The FBI complaint also links Lutnick to illegal activities with JP Morgan, Russian hedge funds and other senior finance executives. Jes Staley, former CEO of JP Morgan, resigned as CEO of Barclays in 2021 after a U.K. regulatory investigation about his relationship with Epstein. He was subsequently banned from the U.K. financial sector for misrepresenting his relationship with the convicted pedophile.

“[Redacted] has documented proof showing money laundering and Ponzi schemes by Lutnick via offshore shell companies, liquid funding, and real estate brokerage firms,” states the FBI complaint. “[Redacted] believes he has supporting documents which could link Lutnick to Jeffrey Epstein and Ghislaine Maxwell. Maxwell and Sarah Ferguson, a royal family member, host events called La Dolce Vita Parties, where high profile celebrities and executives contribute large donations to attend. The donations are linked to causes involving children. Lutnick made ‘huge donations’ to these events.”

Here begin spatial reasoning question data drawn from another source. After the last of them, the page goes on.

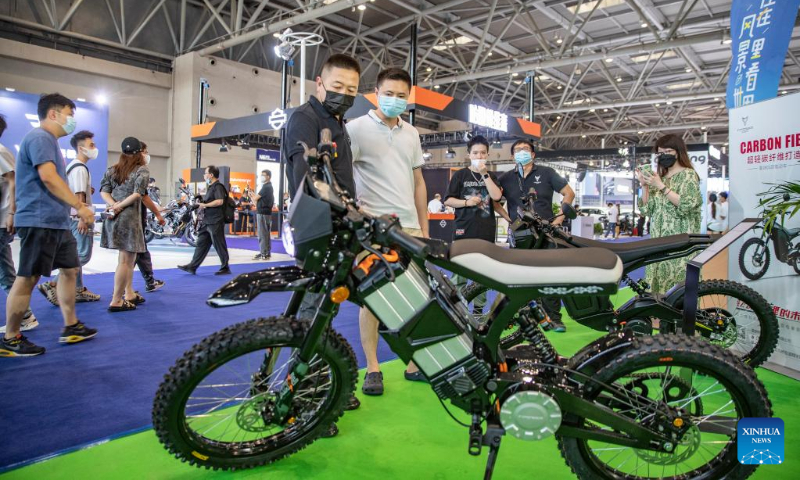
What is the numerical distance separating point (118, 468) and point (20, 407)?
91 cm

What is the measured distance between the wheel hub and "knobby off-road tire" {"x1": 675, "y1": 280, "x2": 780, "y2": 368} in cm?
178

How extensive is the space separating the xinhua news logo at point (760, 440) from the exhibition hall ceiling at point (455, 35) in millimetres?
10778

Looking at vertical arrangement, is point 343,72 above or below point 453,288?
above

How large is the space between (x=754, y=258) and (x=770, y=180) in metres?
0.50

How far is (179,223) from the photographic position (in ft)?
37.3

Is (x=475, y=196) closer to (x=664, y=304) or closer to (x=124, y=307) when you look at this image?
(x=664, y=304)

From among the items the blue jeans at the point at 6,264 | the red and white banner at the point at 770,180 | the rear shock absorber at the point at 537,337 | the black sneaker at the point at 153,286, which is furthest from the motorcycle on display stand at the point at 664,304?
the black sneaker at the point at 153,286

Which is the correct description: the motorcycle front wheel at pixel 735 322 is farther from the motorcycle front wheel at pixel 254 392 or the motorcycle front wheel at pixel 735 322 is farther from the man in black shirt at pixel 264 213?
the man in black shirt at pixel 264 213

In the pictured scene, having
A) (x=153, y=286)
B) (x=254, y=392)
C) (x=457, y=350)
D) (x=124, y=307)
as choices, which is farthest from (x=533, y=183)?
(x=153, y=286)

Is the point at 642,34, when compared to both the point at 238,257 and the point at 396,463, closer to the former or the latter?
the point at 238,257

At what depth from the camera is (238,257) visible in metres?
9.42

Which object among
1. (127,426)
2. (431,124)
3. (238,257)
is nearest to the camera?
(127,426)

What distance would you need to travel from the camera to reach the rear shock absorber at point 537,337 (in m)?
1.71

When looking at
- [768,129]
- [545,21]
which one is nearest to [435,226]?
[545,21]
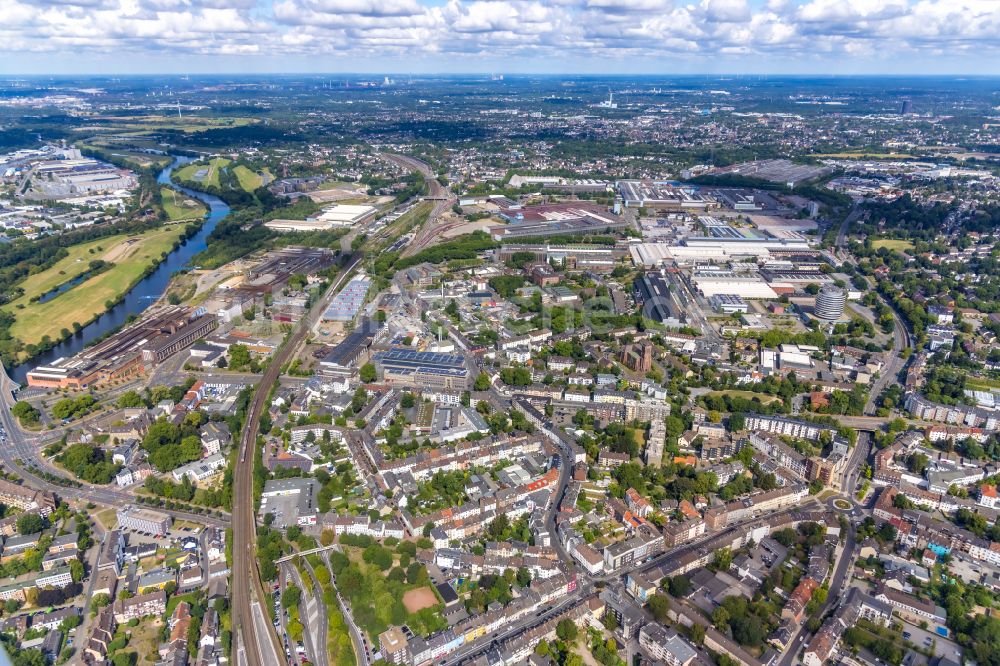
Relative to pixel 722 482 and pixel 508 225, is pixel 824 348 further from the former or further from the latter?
pixel 508 225

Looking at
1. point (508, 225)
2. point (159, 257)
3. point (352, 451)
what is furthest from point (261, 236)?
point (352, 451)

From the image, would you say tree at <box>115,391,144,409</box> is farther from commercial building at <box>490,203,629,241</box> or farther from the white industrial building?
the white industrial building

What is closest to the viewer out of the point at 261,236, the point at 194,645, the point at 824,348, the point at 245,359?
the point at 194,645

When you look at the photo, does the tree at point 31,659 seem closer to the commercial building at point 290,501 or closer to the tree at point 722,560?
the commercial building at point 290,501

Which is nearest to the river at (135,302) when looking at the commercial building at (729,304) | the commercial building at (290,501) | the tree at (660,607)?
the commercial building at (290,501)

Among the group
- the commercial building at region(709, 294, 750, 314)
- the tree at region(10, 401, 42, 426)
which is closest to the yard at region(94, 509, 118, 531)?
the tree at region(10, 401, 42, 426)

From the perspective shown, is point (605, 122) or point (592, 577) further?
point (605, 122)

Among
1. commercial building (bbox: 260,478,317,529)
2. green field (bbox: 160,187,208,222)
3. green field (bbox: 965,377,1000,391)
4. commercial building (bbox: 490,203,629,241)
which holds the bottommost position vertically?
commercial building (bbox: 260,478,317,529)
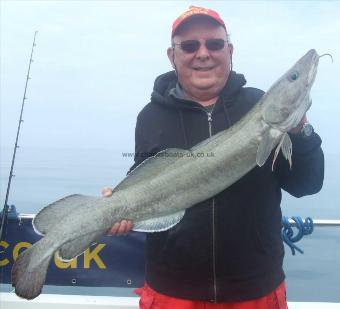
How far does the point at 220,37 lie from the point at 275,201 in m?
1.48

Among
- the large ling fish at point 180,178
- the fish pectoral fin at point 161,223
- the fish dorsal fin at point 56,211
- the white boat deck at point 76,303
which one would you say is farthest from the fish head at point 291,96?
the white boat deck at point 76,303

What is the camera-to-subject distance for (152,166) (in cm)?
337

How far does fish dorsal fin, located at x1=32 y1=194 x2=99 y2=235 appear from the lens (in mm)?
3217

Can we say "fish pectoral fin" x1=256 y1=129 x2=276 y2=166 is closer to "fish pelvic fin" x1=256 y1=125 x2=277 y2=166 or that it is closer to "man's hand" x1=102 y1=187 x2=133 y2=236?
"fish pelvic fin" x1=256 y1=125 x2=277 y2=166

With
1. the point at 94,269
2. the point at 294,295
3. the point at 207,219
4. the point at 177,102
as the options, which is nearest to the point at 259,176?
the point at 207,219

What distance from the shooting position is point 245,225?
3236 millimetres

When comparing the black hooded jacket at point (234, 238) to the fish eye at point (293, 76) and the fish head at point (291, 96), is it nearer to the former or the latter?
the fish head at point (291, 96)

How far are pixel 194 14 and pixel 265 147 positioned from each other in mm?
1401

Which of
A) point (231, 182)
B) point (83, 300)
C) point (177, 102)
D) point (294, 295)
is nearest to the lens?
A: point (231, 182)

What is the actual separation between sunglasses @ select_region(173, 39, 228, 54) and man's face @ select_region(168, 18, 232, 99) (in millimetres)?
25

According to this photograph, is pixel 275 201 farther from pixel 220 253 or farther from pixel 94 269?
pixel 94 269

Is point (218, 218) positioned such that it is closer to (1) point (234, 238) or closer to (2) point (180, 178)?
(1) point (234, 238)

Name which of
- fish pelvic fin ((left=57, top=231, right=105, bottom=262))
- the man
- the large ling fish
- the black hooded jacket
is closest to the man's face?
the man

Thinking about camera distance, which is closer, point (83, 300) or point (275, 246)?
point (275, 246)
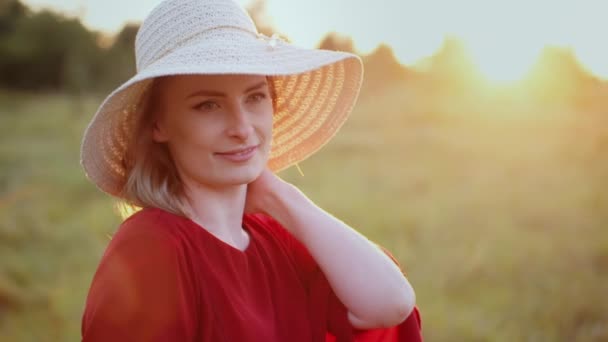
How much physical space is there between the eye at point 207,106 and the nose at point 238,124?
0.15 ft

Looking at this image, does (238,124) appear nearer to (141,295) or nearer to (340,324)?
(141,295)

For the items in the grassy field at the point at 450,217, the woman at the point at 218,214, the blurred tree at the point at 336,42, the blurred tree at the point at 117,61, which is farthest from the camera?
the blurred tree at the point at 117,61

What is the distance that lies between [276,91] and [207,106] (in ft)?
1.76

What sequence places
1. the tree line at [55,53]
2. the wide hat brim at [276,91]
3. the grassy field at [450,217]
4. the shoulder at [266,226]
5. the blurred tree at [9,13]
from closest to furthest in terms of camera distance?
the wide hat brim at [276,91], the shoulder at [266,226], the grassy field at [450,217], the tree line at [55,53], the blurred tree at [9,13]

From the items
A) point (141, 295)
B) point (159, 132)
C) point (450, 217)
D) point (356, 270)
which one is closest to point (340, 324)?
point (356, 270)

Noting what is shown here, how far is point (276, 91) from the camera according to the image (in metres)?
2.26

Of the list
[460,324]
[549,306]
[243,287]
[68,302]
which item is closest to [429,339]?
[460,324]

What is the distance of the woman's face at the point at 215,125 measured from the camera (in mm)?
1736

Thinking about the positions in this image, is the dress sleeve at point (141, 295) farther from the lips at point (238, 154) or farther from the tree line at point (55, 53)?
the tree line at point (55, 53)

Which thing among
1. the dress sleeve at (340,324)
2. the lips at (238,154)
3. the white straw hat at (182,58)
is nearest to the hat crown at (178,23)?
the white straw hat at (182,58)

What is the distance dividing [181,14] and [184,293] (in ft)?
2.34

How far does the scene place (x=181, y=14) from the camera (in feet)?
5.97

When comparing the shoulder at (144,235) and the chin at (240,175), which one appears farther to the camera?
the chin at (240,175)

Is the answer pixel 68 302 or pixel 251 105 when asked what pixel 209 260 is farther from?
pixel 68 302
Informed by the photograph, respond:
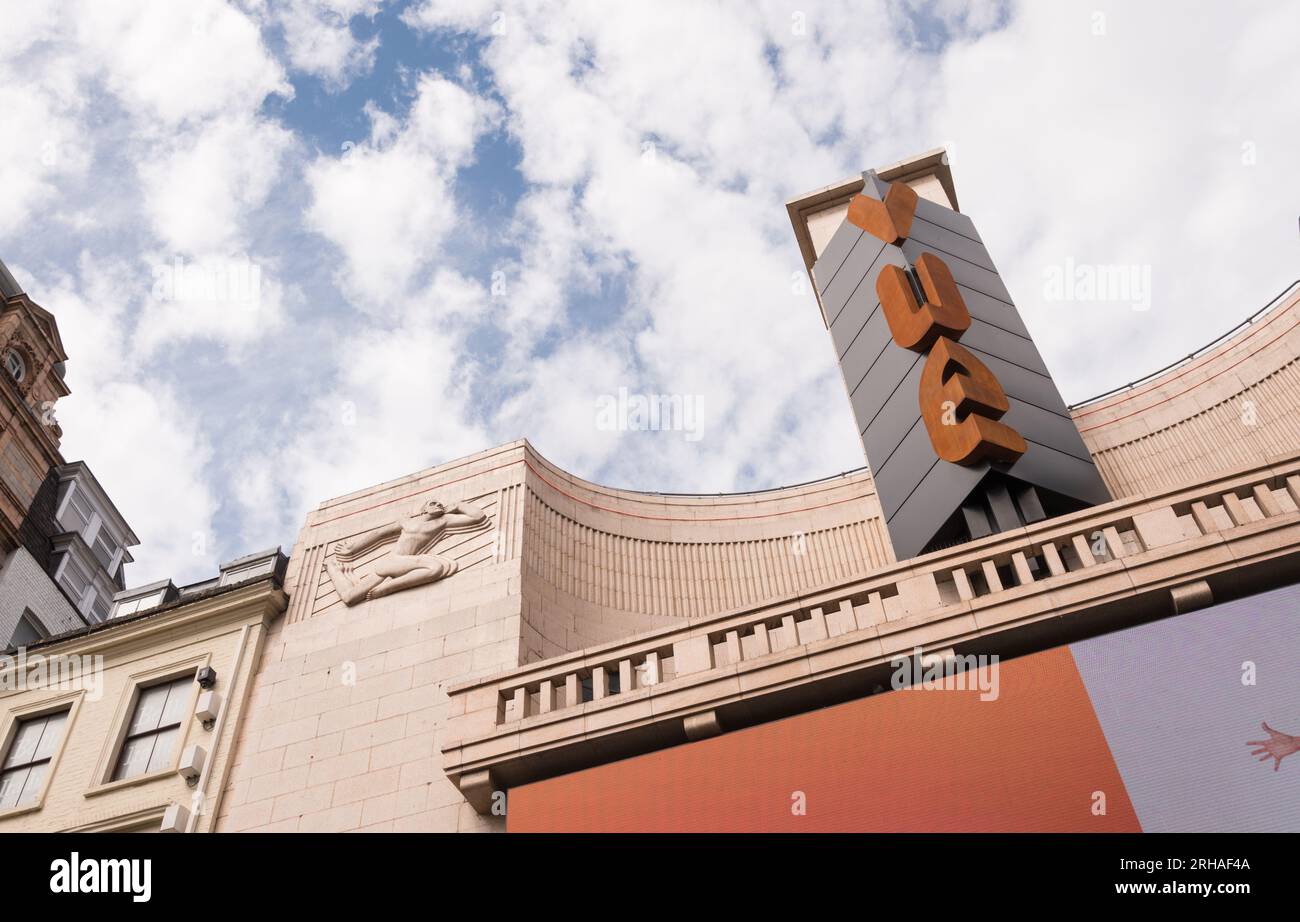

An earlier FBI interview with presumably the same whistleblower offers more insight about the money laundering, speculating it was from the Russian Mafia. It also alleges “Lutnick gave Sarah Ferguson office space above Cantor Fitzgerald in New York for the Children in Crisis (CIC) charity. Ghislaine Maxwell and Ferguson would attend Dolce Vita Parties which raised money for CIC and Stowe School. CIC no longer existed.”

Children in Crisis merged with another organization in 2018. Stowe School is an elite British private boarding school whose alumni include Richard Branson (a prominent figure in the Epstein files), the actor Henry Cavill, Prince Rainier III of Monaco, along with dozens of well-known British royals, politicians, entertainers, journalists and athletes.